**What is expected:**
A faithful, complete copy of the entries below is required, with images removed.

(Collected data)
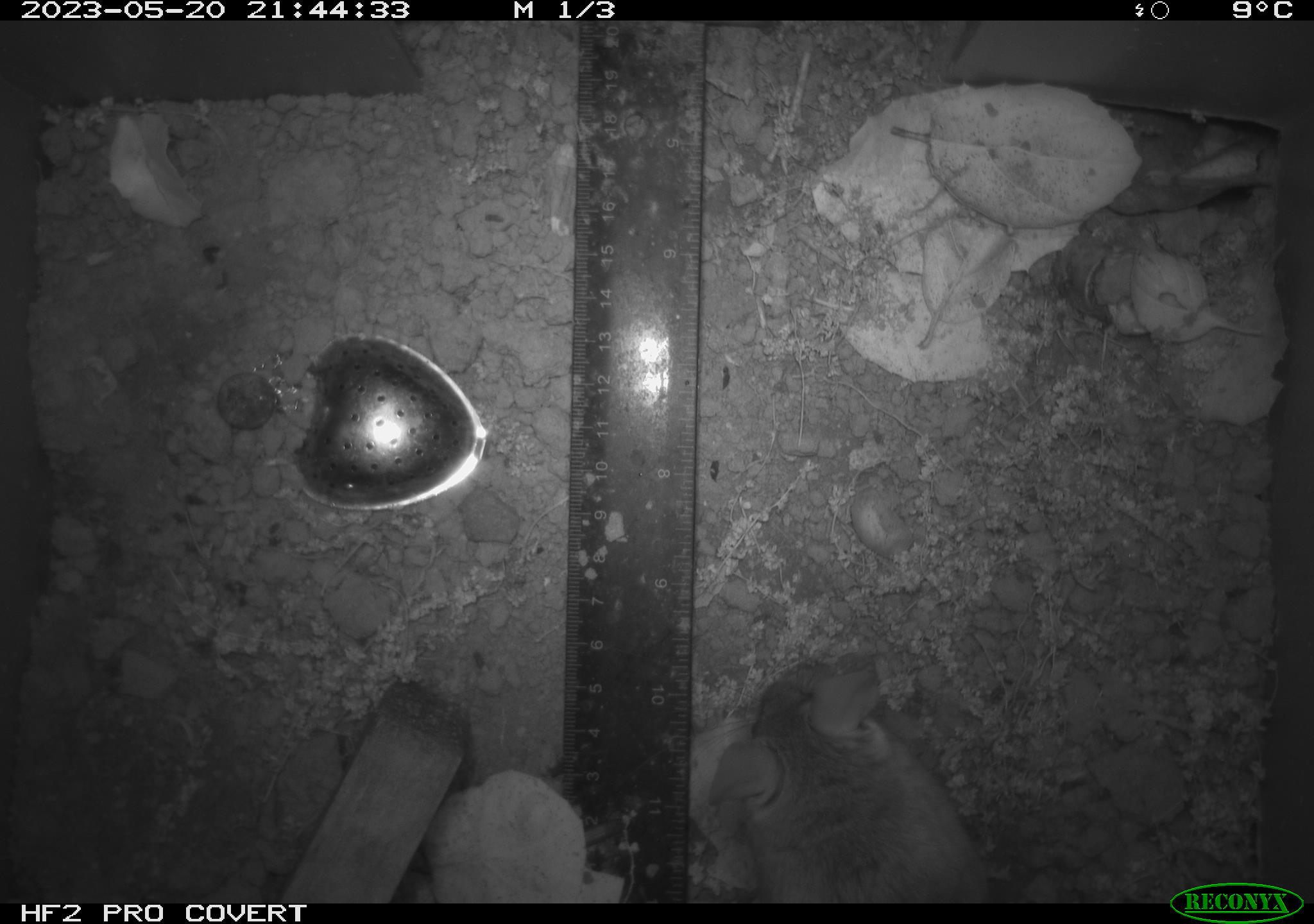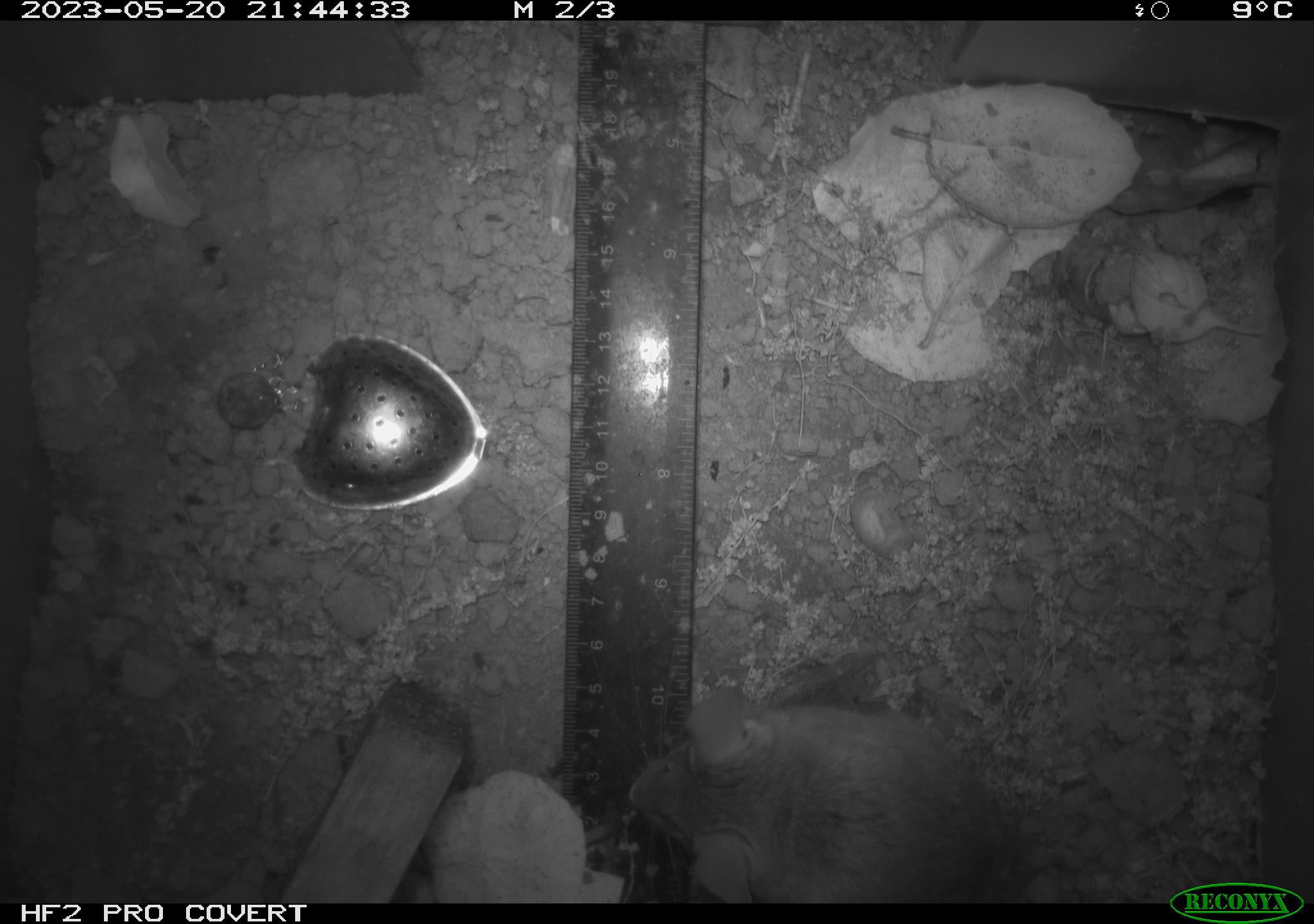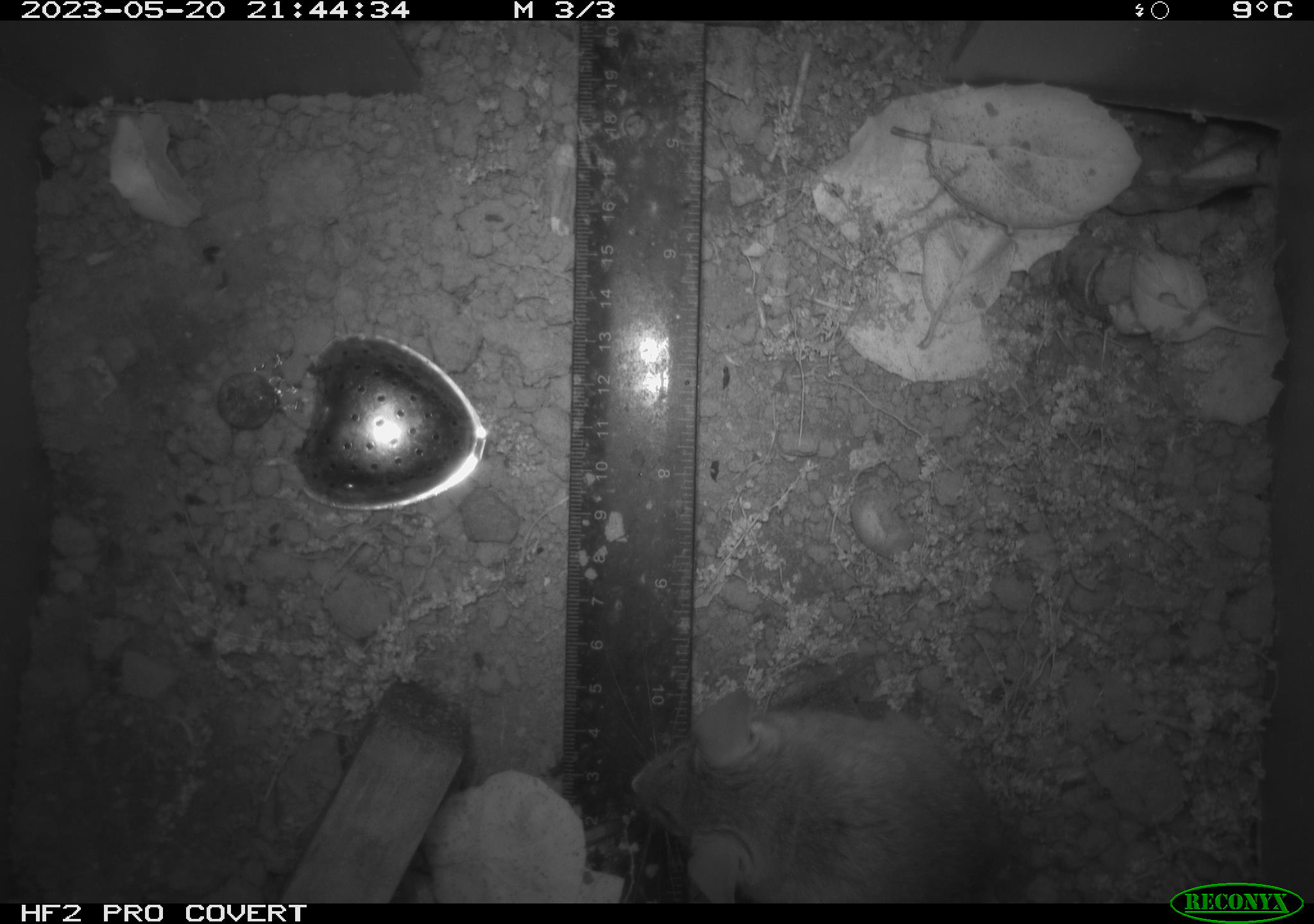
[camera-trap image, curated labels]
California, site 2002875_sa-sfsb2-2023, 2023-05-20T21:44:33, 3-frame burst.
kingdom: Animalia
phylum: Chordata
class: Mammalia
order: Rodentia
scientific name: Rodentia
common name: mouse species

**Answer below:**
[camera-trap image, curated labels]
California, site 2002875_sa-sfsb2-2023, 2023-05-20T21:44:33, 3-frame burst.
kingdom: Animalia
phylum: Chordata
class: Mammalia
order: Rodentia
scientific name: Rodentia
common name: mouse species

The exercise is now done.